Please click here to see the letter from the Congressional Budget Office.
Please click here to see the December 10, 2009, letter from the Centers for Medicare and Medicaid Services.
Please click here to see video of Sen. Sessions' press conference with Sens. Gregg and Kyl.
Please click here to see a chart regarding the flow of funds in the health care bill.
A clip of Sen. Sessions on FOX News may be found here.
Sessions' full statement may be found below:
“New information has come to light today that proves that claims by the President and supporters of the health care bill are false, and that, if passed, this legislation will add billions to the deficit.
“The President argued that this legislation would cut billions from Medicare, simultaneously expanding the program for nine additional years, and fully offsetting a spate of new government programs. In actuality, that is impossible. New information from the Congressional Budget Office (CBO) proves that the deficit-neutral score is false, and is based on the Democrats’ use of clever manipulations of accounting rules.
“The CBO reported today:
The key point is that the savings to the HI trust fund under the [Patient Protection and Affordable Care Act] would be received by the government only once, so they cannot be set aside to pay for future Medicare spending and, at the same time, pay for current spending on other parts of the legislation or on other programs […] To describe the full amount of HI trust fund savings as both improving the government’s ability to pay future Medicare benefits and financing new spending outside of Medicare would essentially double-count a large share of those savings and thus overstate the improvement of the government’s fiscal position.
“This statement from CBO is clear confirmation of a previous analysis from the Centers for Medicare and Medicaid Services (CMS), which said,
The combination of lower Part A costs and higher tax revenues results in a lower federal deficit based on budget accounting rules. However, trust fund accounting considers the same lower expenditures and additional revenues as extending the exhaustion date of the Part A trust fund. In practice, the improved Part A financing cannot be simultaneously used to finance other Federal outlays (such as the coverage expansions under the PPACA) and to extend the trust fund, despite the appearance of this result from the respective accounting conventions.

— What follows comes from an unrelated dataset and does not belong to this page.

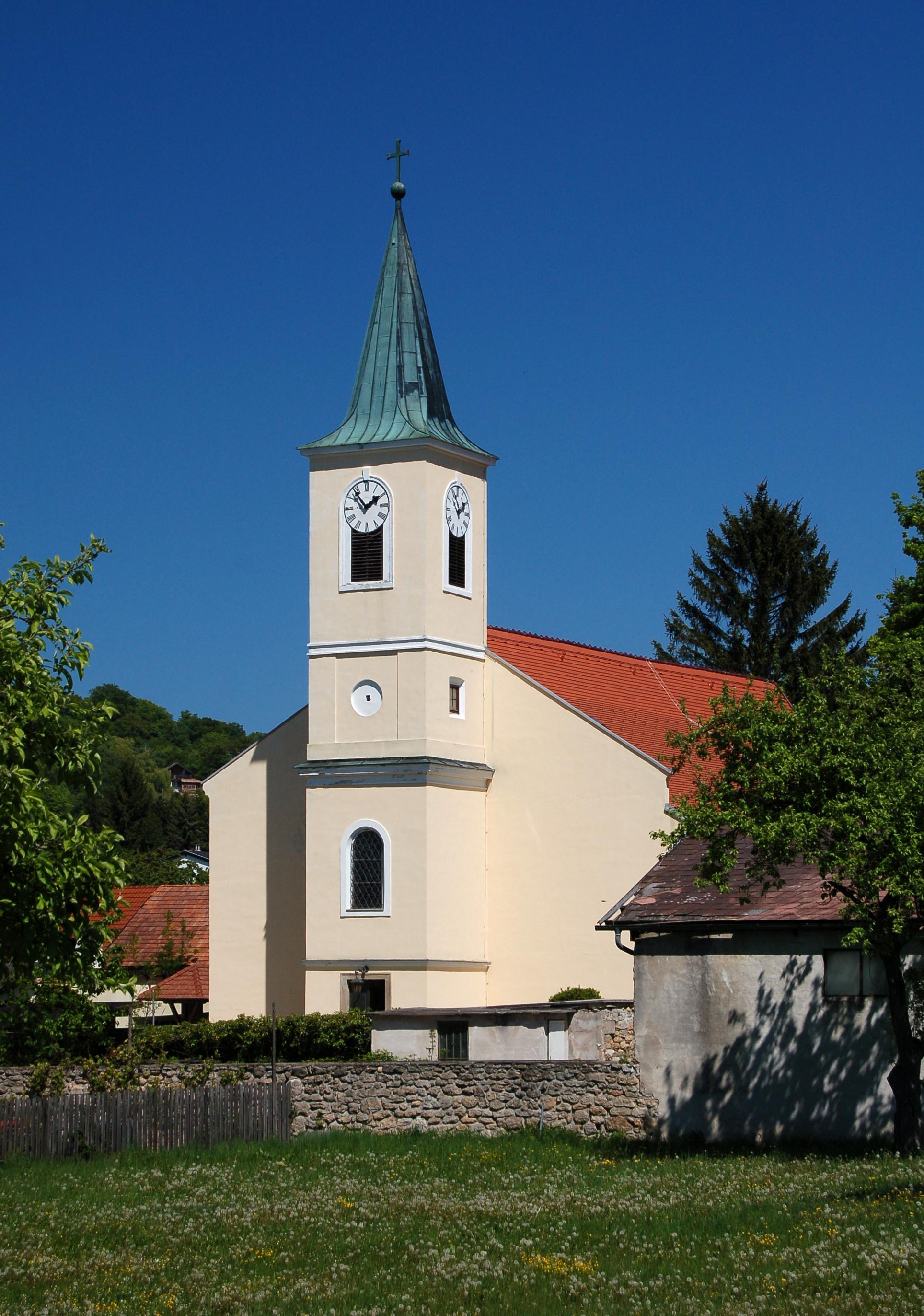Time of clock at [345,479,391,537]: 1:53
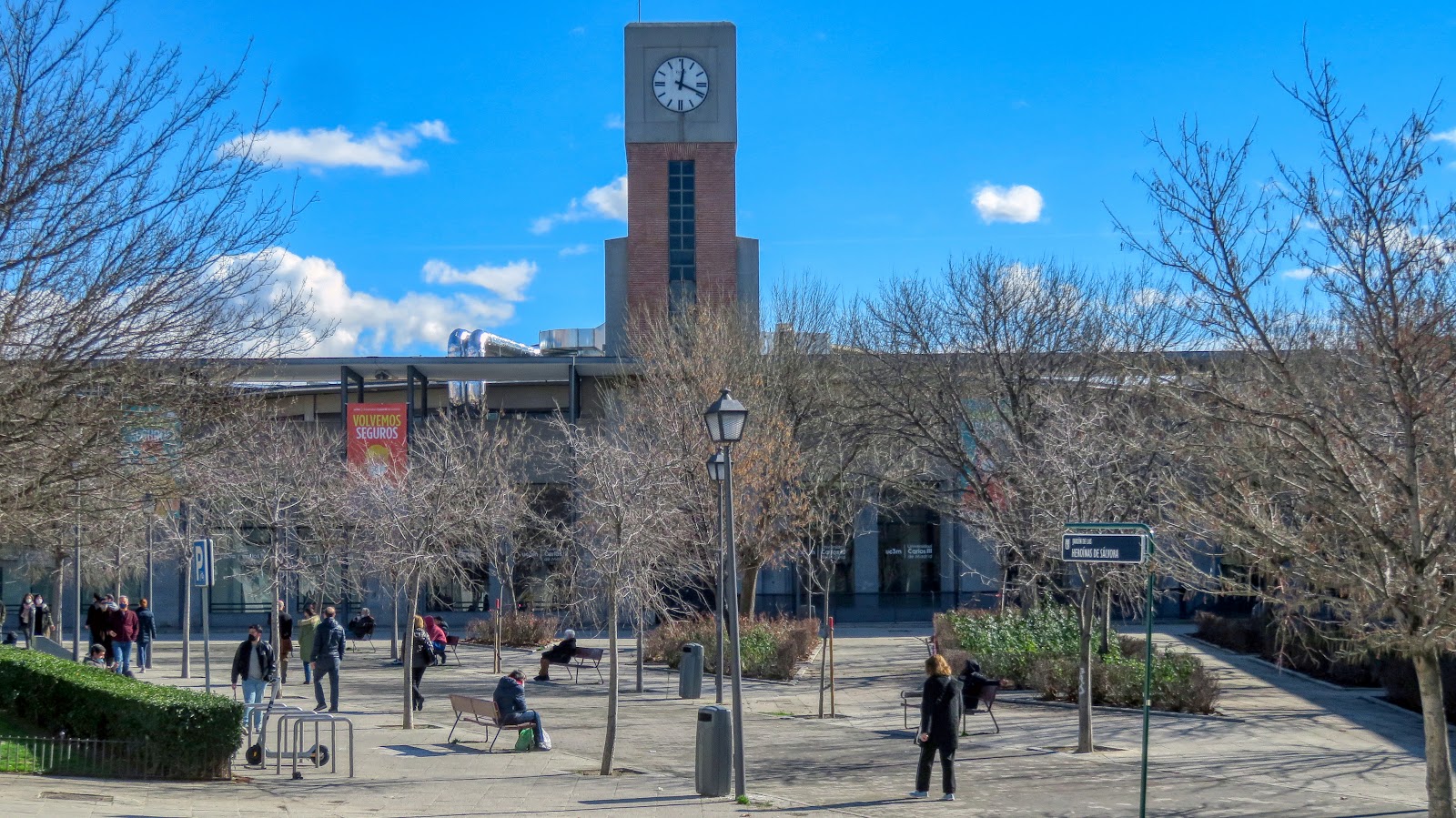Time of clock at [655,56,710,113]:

“This conclusively shows that the legislation is not deficit neutral, and is only made to appear so by counting the same money twice. In essence, the funding mechanism for much of the new spending is an intergovernmental loan that the bill drafters knew would not appear in the CBO score. Even so, the result is the same: taxpayers will be left holding billions in debt bonds to the Medicare trust fund that must be repaid.
“This dramatically contradicts assertions by President Obama and bill supporters that the bill ‘does not add one dime to the deficit.’ For those senators who have made deficit neutrality a condition of their support, the message is clear: You should rethink your position prior to today’s cloture vote.”